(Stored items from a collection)
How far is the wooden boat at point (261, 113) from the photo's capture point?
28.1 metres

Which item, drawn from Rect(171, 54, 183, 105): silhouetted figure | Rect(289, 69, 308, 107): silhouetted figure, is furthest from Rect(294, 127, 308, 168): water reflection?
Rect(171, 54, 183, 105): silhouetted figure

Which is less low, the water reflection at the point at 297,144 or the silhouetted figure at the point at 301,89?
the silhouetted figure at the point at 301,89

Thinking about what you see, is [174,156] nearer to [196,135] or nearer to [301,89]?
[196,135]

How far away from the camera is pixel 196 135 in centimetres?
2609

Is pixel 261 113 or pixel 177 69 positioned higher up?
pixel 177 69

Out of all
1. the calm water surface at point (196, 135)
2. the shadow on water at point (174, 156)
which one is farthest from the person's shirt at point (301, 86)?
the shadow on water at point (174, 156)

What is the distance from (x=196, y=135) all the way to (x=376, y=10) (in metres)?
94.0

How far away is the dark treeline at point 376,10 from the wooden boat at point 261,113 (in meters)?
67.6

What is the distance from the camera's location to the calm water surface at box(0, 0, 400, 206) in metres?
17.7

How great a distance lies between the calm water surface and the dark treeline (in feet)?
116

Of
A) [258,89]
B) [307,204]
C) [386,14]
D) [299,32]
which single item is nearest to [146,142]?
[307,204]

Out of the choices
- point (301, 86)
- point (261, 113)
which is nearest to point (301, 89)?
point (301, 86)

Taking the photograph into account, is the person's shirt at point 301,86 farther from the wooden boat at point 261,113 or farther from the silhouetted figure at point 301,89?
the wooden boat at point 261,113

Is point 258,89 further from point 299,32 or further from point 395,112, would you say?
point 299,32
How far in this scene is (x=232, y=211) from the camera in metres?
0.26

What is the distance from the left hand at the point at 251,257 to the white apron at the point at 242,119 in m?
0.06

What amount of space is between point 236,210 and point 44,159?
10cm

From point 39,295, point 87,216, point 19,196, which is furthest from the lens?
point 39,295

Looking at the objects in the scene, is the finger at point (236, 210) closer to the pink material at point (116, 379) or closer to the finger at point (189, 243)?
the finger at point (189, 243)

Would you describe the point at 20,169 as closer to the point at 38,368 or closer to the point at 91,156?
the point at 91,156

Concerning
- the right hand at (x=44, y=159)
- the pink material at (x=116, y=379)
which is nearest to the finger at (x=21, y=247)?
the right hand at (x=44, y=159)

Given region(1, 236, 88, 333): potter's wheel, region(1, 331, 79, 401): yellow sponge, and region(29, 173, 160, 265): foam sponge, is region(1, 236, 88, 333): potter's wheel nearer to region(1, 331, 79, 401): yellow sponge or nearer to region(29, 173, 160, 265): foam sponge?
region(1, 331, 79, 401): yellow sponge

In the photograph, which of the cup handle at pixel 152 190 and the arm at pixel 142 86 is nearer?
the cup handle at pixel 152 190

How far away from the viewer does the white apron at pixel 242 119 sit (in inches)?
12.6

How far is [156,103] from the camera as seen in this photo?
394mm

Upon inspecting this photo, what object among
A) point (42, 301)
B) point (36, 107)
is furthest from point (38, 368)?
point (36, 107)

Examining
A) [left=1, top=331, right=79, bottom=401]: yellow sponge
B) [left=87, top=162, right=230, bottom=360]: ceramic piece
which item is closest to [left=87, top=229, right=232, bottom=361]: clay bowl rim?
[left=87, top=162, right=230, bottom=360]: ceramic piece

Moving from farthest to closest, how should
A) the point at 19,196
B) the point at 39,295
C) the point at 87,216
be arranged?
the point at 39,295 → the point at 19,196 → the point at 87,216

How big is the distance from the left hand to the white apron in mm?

▸ Direction
Reproduce all of the data above, replacing "dark treeline" with "forest edge" wherever it occurs and leaving everything else unchanged.

▸ Written reply
How far is the wooden boat at point (261, 113) from the photo's capture point?
28.1 metres

Which item, drawn from Rect(171, 54, 183, 105): silhouetted figure | Rect(289, 69, 308, 107): silhouetted figure, is furthest from Rect(294, 127, 308, 168): water reflection?
Rect(171, 54, 183, 105): silhouetted figure

Which is less low, the water reflection at the point at 297,144 or the silhouetted figure at the point at 301,89?
the silhouetted figure at the point at 301,89

Thinking about what you see, is [174,156] nearer to [196,135] or nearer to [301,89]?
[196,135]

How far away from the camera is pixel 196 135 in centimetres?
2609

Is pixel 261 113 or pixel 177 69 positioned higher up?
pixel 177 69

Out of all
1. the calm water surface at point (196, 135)
2. the shadow on water at point (174, 156)
which one is farthest from the person's shirt at point (301, 86)?
the shadow on water at point (174, 156)

What is the distance from (x=196, y=135) all the way to (x=376, y=10) (in metres)?
94.0

How far away is the forest edge at point 376,10 from the wooden boat at point 261,113 (in meters)?
67.6

What is the distance from the camera's location to the calm water surface at box(0, 0, 400, 206) in metres?
17.7

How great a distance lies between the calm water surface and the forest edge (in feet)?
116

Of
A) [258,89]
B) [307,204]
C) [386,14]
D) [299,32]
which single item is nearest to [146,142]?
[307,204]

Out of the choices
- point (301, 86)
- point (261, 113)
which is nearest to point (301, 89)?
point (301, 86)

Taking the photograph into account, is the person's shirt at point 301,86 farther from the wooden boat at point 261,113 or farther from the silhouetted figure at point 301,89?
the wooden boat at point 261,113

Is point 258,89 further from point 299,32 or further from point 395,112, would you say?
point 299,32
How far in this scene is (x=232, y=211) from the camera in metres?
0.26

What is the distance from the left hand at the point at 251,257 to the white apron at the point at 242,119 in m?
0.06

What amount of space is between point 236,210 and point 44,159?
10cm

From point 39,295, point 87,216, point 19,196, which is furthest from the lens?
point 39,295

Looking at the objects in the scene, is the finger at point (236, 210) closer to the pink material at point (116, 379) or closer to the finger at point (189, 243)?
the finger at point (189, 243)

Would you describe the point at 20,169 as closer to the point at 38,368 or closer to the point at 91,156?
the point at 91,156

Concerning
- the right hand at (x=44, y=159)
- the pink material at (x=116, y=379)
which is nearest to the finger at (x=21, y=247)?
the right hand at (x=44, y=159)

Given region(1, 236, 88, 333): potter's wheel, region(1, 331, 79, 401): yellow sponge, and region(29, 173, 160, 265): foam sponge, is region(1, 236, 88, 333): potter's wheel nearer to region(1, 331, 79, 401): yellow sponge or nearer to region(29, 173, 160, 265): foam sponge?
region(1, 331, 79, 401): yellow sponge

In the photograph, which of the cup handle at pixel 152 190 and the arm at pixel 142 86 is nearer?
the cup handle at pixel 152 190

How far away from the viewer does the white apron at pixel 242 119 sit (in inches)?
12.6

How far is [156,103] from the camera as seen in this photo?
394mm

Upon inspecting this photo, what object among
A) point (42, 301)
B) point (36, 107)
is furthest from point (38, 368)?
point (36, 107)

Examining
A) [left=1, top=331, right=79, bottom=401]: yellow sponge
B) [left=87, top=162, right=230, bottom=360]: ceramic piece
which item is closest to [left=87, top=229, right=232, bottom=361]: clay bowl rim?
[left=87, top=162, right=230, bottom=360]: ceramic piece

Moving from farthest to closest, how should
A) the point at 19,196
B) the point at 39,295
C) the point at 87,216
be arranged?
the point at 39,295 → the point at 19,196 → the point at 87,216

How big is the distance from the left hand to the white apron in mm?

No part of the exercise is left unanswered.